OneRec has also shown promising results in terms of user satisfaction, as metrics such as 7-day Lifetime have increased following its implementation. This highlights the positive impact that this innovative approach has on user engagement and retention.
Efficiency Improvements
In addition to improving accuracy and user satisfaction, OneRec also offers significant improvements in efficiency. By leveraging reinforcement learning techniques previously deemed challenging for optimizing recommendations, the team was able to achieve impressive Model FLOPs Utilization rates on flagship GPUs during both training and inference stages. This aligns closely with leading-edge practices in the AI community.

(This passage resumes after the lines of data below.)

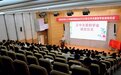 正中集团总裁邓学勤出席2022年深圳大学土木与交通工程学院正中关爱助学金颁发仪式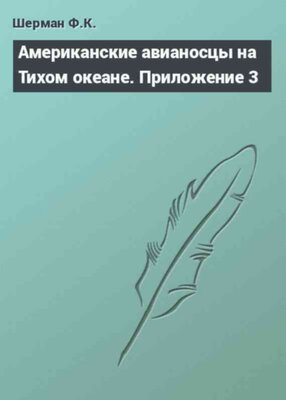 Американские авианосцы на Тихом океане. Приложение 3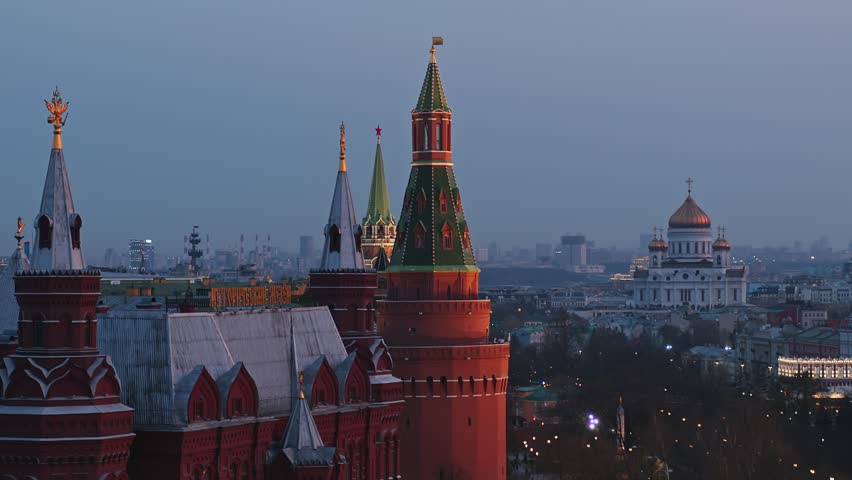 Panorama of the historical center of Moscow near the red Square.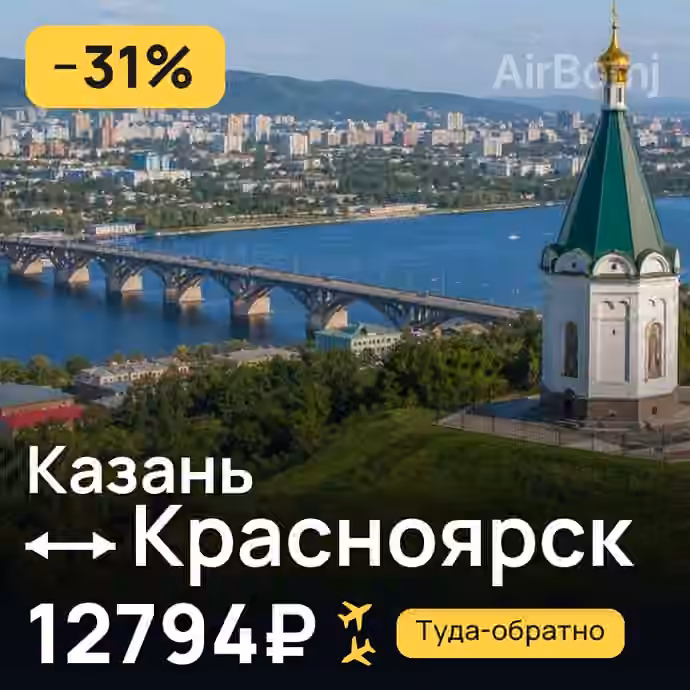Казань → Красноярск за 12794₽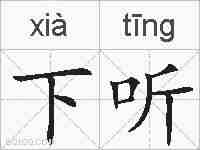 下听的拼音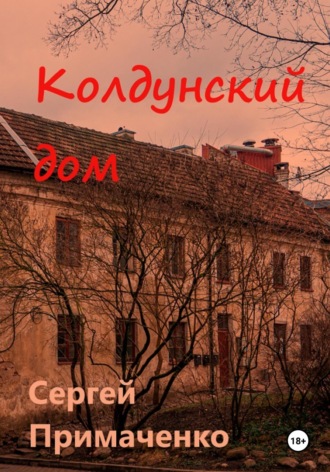 Сергей Алексеевич Примаченко. Колдунский дом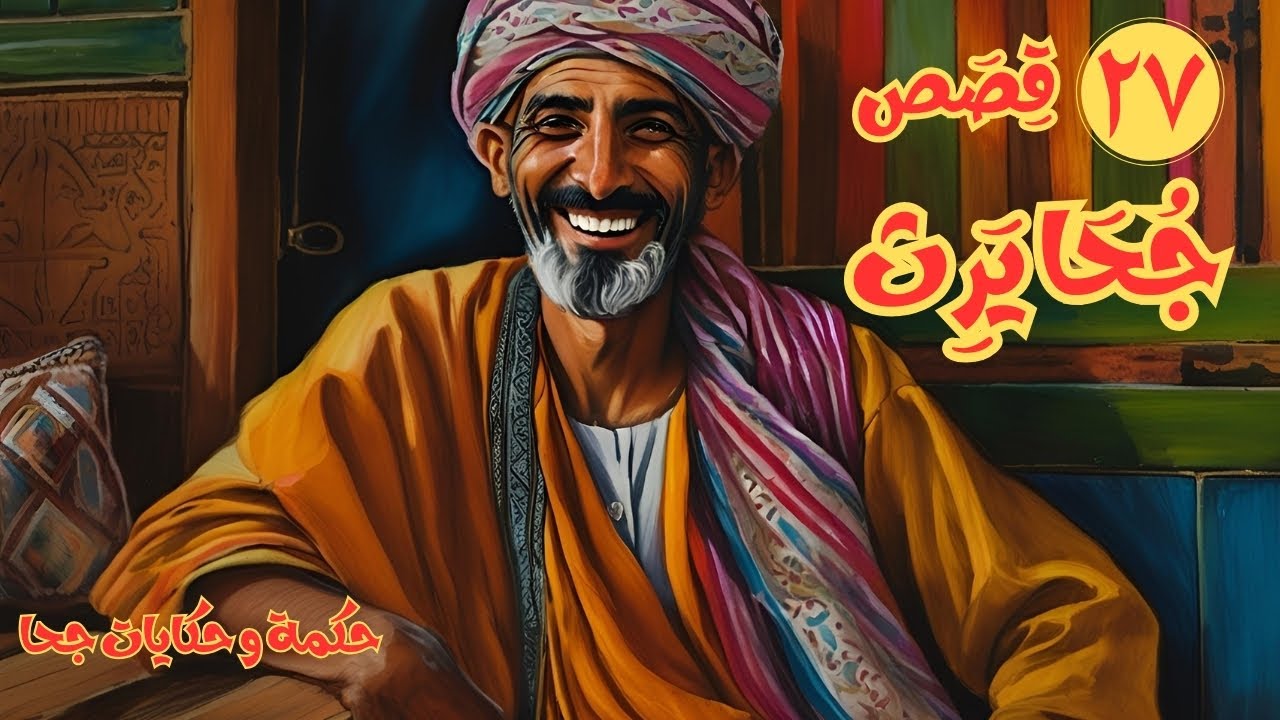 فن القصص والحكايات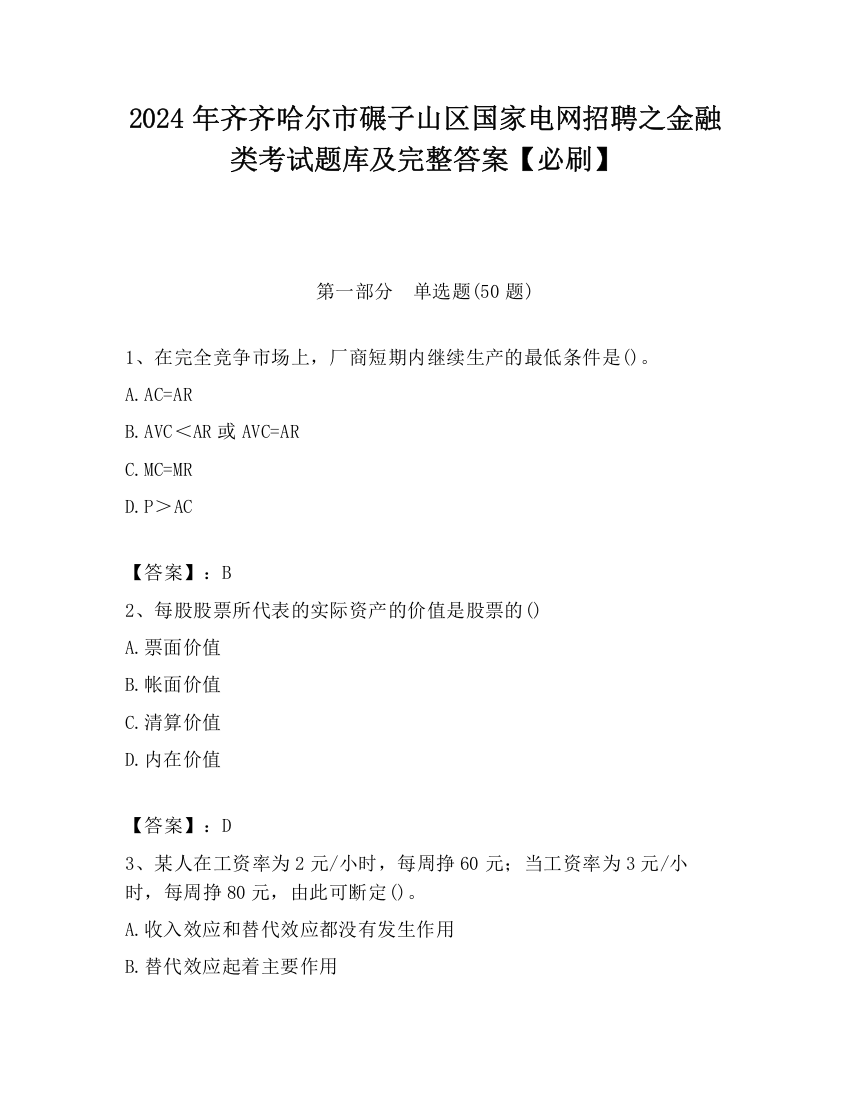 2024年齐齐哈尔市碾子山区国家电网招聘之金融类考试题库及完整答案【必刷】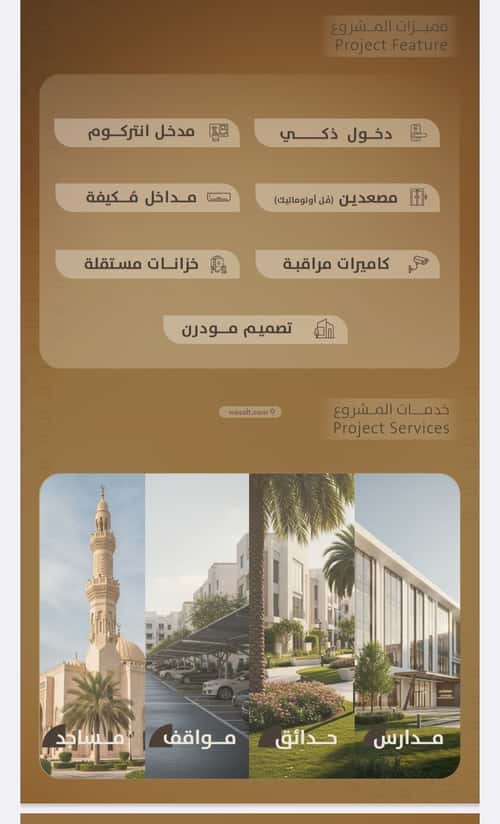 Apartment with 4 Bedrooms Al Faysaleyyah, North Jeddah, Jeddah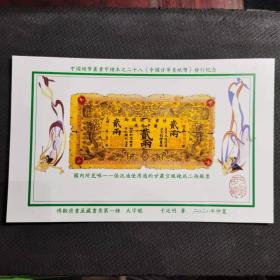 博观斋书屋藏书票—《中国甘宁青纸币》发行纪念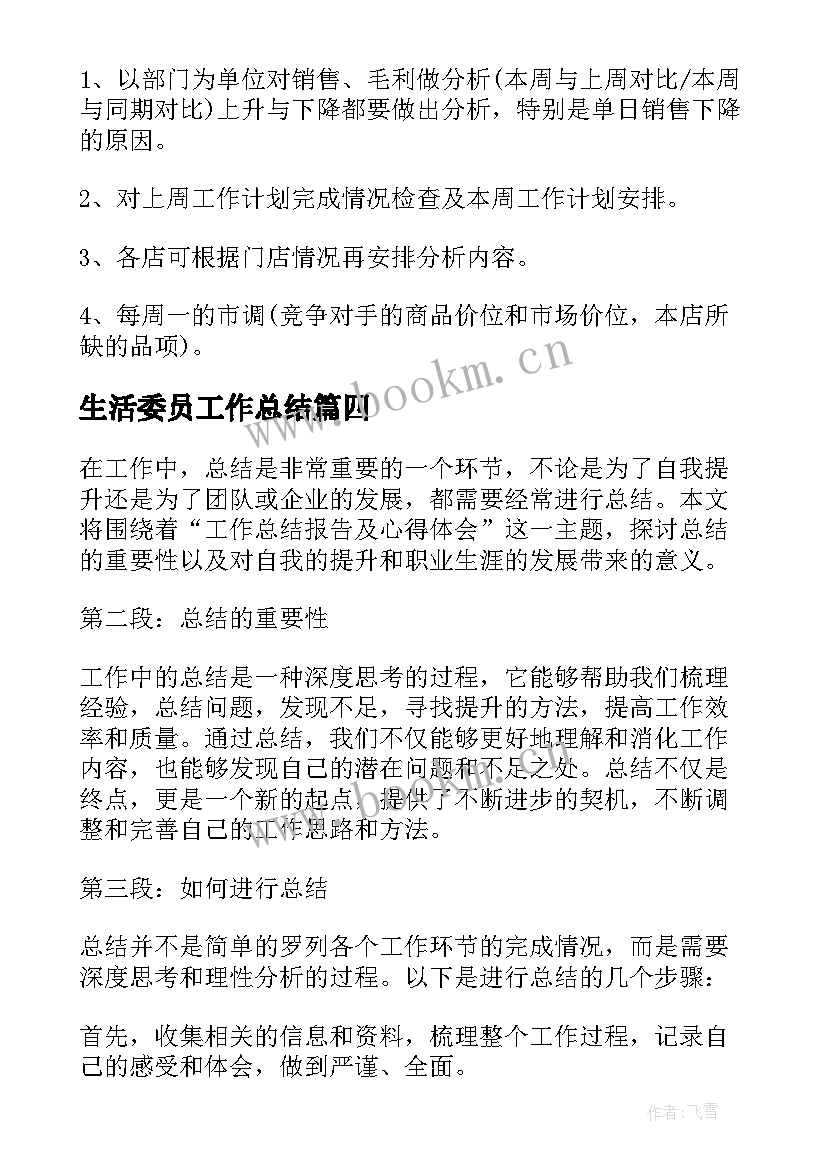 生活委员工作总结(优质8篇)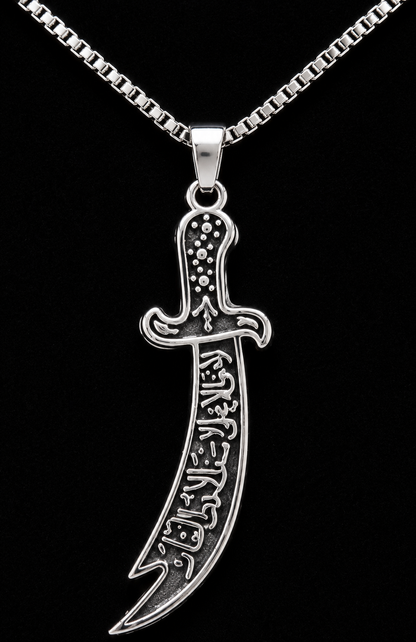 Zulfiqar Pendant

Furthermore, through infrastructure optimizations, operational expenses associated with traditional recommendation pipelines were drastically reduced to just 10.6%. This demonstrates how OneRec not only improves performance but also reduces costs associated with maintaining a production-scale recommendation system.
Real-World Implications
The technical report authored by Zhou et al. not only presents the development and optimization process behind OneRec but also offers valuable insights derived from maintaining a production-scale recommendation system with tangible real-world implications. The comprehensive approach taken by the research team showcases how cutting-edge technologies can be effectively harnessed to revolutionize recommender systems and enhance user experiences across diverse platforms.
Conclusion
In conclusion, Zhou et al.'s research paper "OneRec: An End-to-End Generative Framework for Recommendation" presents an innovative approach that reshapes recommender systems through an end-to-end generative framework. By replacing traditional multi-stage architectures with a single unified model trained end-to-end, OneRec offers significant improvements in efficiency and accuracy. Its deployment in the Kuaishou/Kuaishou Lite APP has yielded impressive results, showcasing its potential to revolutionize recommender systems and enhance user experiences. This research not only presents a groundbreaking approach but also offers valuable insights for maintaining production-scale recommendation systems with real-world implications.